We will divide into three cases to discuss the values of \(\lnot x\oplus y.\)

1. (i)

   If \(\lnot x\oplus y=\lnot x,\) then \(x\oplus y=x\) by (18). Since \(y\le x,\) then \(y \oplus y \le x \oplus y=x\) by (6). Then, \(y\oplus y=x.\) By (20), \(\lnot x\oplus y=\lnot y\ne \lnot x\), a contradiction.

2. (ii)

   If \(\lnot x\oplus y=x\) and \(x\oplus y=x\), then \(\lnot x\oplus y=\lnot x\) by (19). This contradicts the assumption. If \(x\oplus y=\lnot x,\) since \(y\oplus y\le x\oplus y=\lnot x\), then \(y\oplus y=\lnot x.\) Thus by (20), \(x\oplus y=\lnot y\ne \lnot x\). So \(x\oplus y=\lnot y\), which implies \(y\oplus y =\lnot x.\) But \(x=\lnot x\oplus y\ge y\oplus y=\lnot x\), which is impossible.

3. (iii)

   If \(\lnot x\oplus y=\lnot y,\) then \(y\oplus y=x\) by (18). Suppose that \(x\oplus y=x\), then \(\lnot x\oplus y=\lnot x\ne \lnot y\) by (19). If \(x\oplus y=\lnot y\), then \(y\oplus y=\lnot x\ne x.\) So \(x\oplus y=\lnot x.\) However, \(\lnot x=x\oplus y\ge y\oplus y=x\), which is absurd.

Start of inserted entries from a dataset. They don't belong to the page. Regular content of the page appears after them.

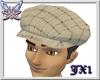 Sporty Stockyard Hat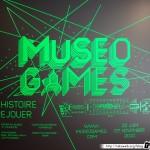 Museogames 01 - 130910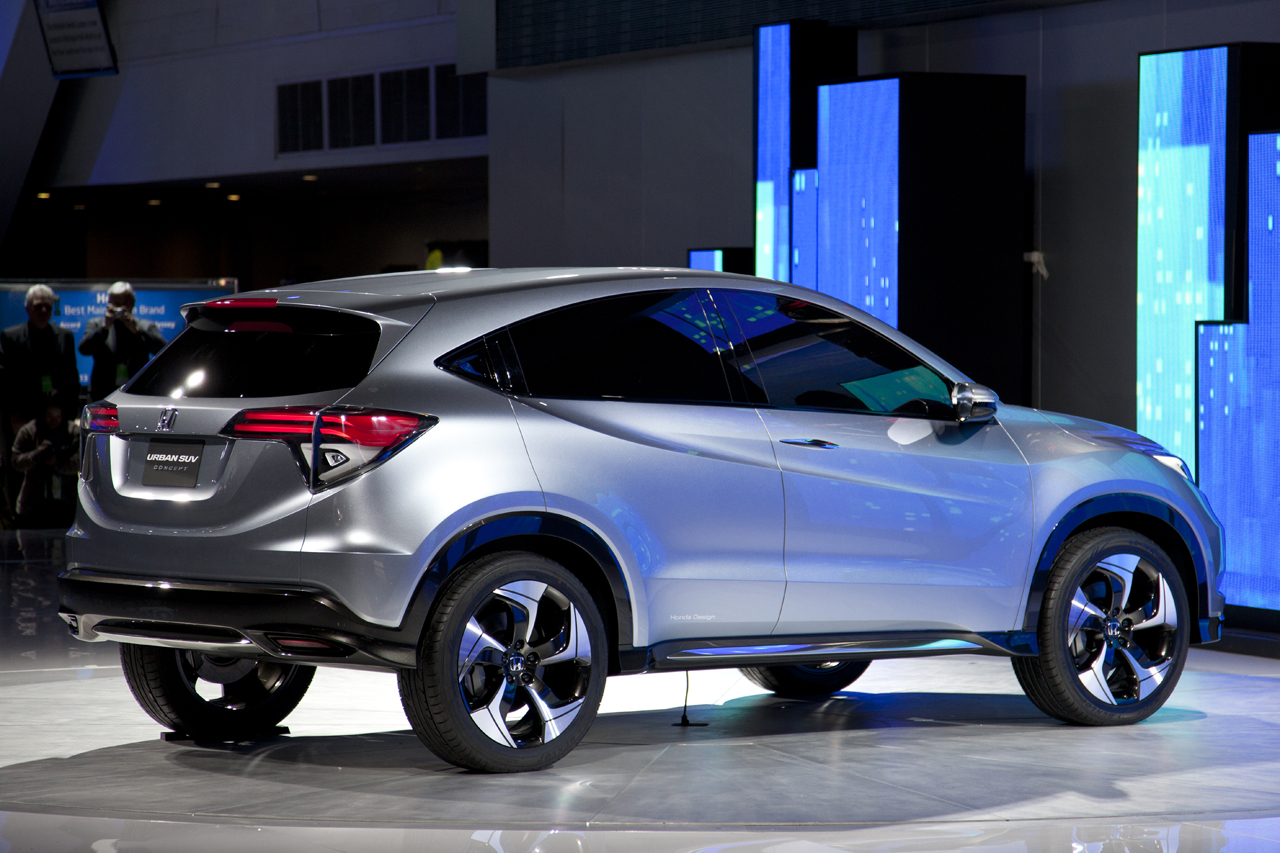 2019 Honda Urban SUV Concept photo - 3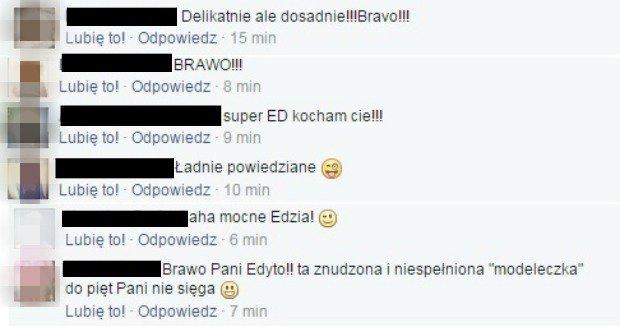 Internauci o ripoście Edyty Górniak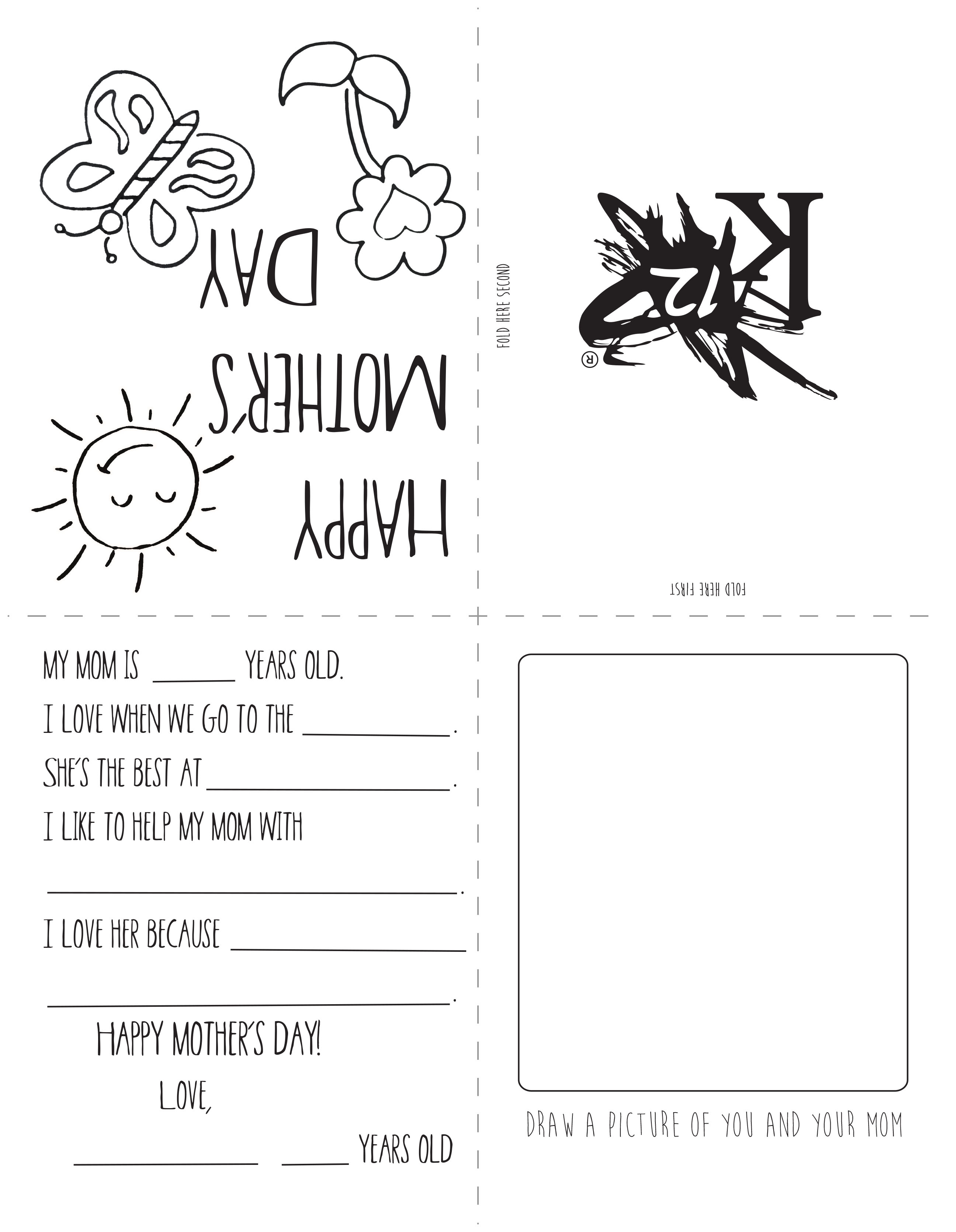 Printable Mother's Day Card - Learning Liftoff - Free Printable Mothers Day Cards No Download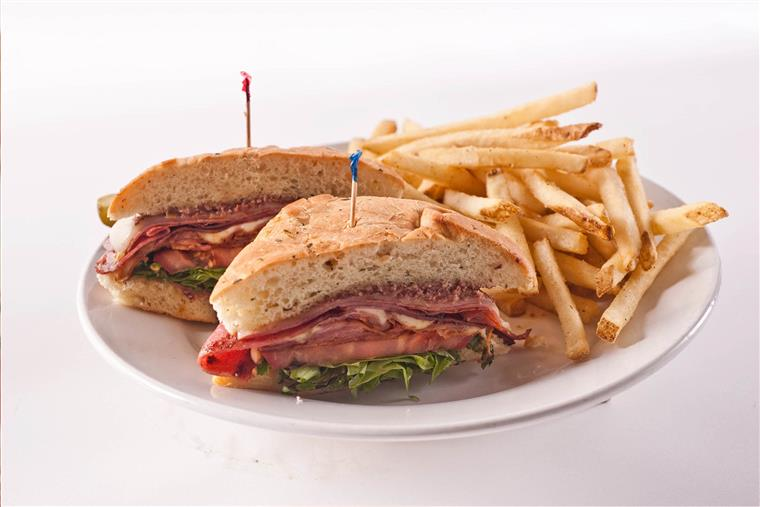 sandwich with fries on a plate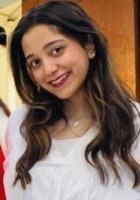 A photo of Zahabiya, a tutor from University of Houston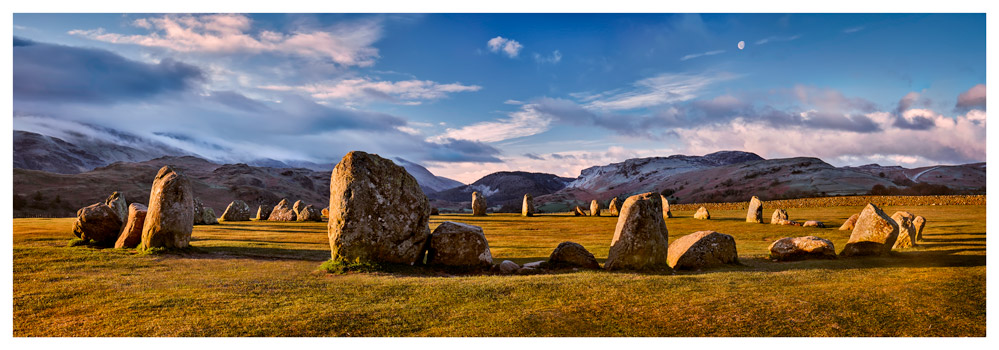 Morning Sunshine on Castlerigg - Lake District Print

None of the above cases is satisfied, which means \(G_6\) can also not be considered as a basic algebra.

4 A lattice-ordered effect algebra with different basic algebra structures

In this section, we construct a lattice-ordered effect algebra with two different basic algebra structures and improve (Chajda et al. 2009, P. 80,Example 5.3) which stated as follows:

Fig. 1

Lattice of Example 5.3 in Chajda et al. (2009)

Let us consider the lattice from Fig. 1 with the antitone involution on the section [b,  1] defined by \(b^b=1,~(\lnot b)^b=\lnot b,~(\lnot a)^b=\lnot a,~1^b=b\).

An easy inspection shows that the derived basic algebra \({\mathcal {A}}=(A,~\oplus ,~\lnot ,~0)\) is not a lattice-ordered effect algebra [because it does not fulfill (21)], where \(A=\{0,~a,~b,~\lnot a,~\lnot b,~1\}\) and the addition \(\oplus \) is given in Table 4:

$$\begin{aligned} x\le \lnot y~~and~~x\oplus y\le \lnot z \Rightarrow x\oplus (z\oplus y)=(x\oplus y)\oplus z.\nonumber \\ \end{aligned}$$

(21)

Table 4 \(\oplus \) of Example 5.3 in Chajda et al. (2009)

It is easily seen that when \(x=0,~y=b\) and \(z=a,\)\(x\oplus (z\oplus y)=0\oplus (a\oplus b)=a\oplus b=\lnot a\ne \lnot b=b\oplus a=(0\oplus b)\oplus a=(x\oplus y)\oplus z\). Hence, A does not fulfill (21).

However, using the same \((A,~\oplus ,~\lnot ,~0)\) as in Fig. 1 and Table 4, we consider

Example 4

The basic algebra \({\mathcal {A}}=({A,~\oplus ,~\lnot ,~0})\) can be converted into a lattice-ordered effect algebra \((\{0,~a,~b,~a',~b', ~1\},~+,~',~0)\) whose operation is given in Table 5. If \(x+y\) is undefined for \(x,~y\in \{0,~a,~b,~a',~b',~1\}\), we denote it by “−.”

Table 5 \(\oplus \) of Example 4

Remark 1

In Chajda et al. (2009) [P. 75, Prop. 4.5], lattice-ordered effect algebras can be viewed as basic algebras. We can obtain the derived basic algebra of the lattice-ordered effect algebra \((A,~+)\) from Example 4.

Define \(x\oplus ^{*} y:=(x\wedge y')\oplus y\) and \(\lnot x:=x'\). Then, \(\mathcal {A^*}=(A^*,~\oplus ^{*},~\lnot ,~0)\) is a basic algebra with \(\oplus ^{*}\) given in Table 6.

Table 6 \(\oplus ^{*}\) of Remark 1

Hence, we obtain two different basic algebra structures whose operations are given in Tables 4 and 6 from the same lattice-ordered algebra from Example 4.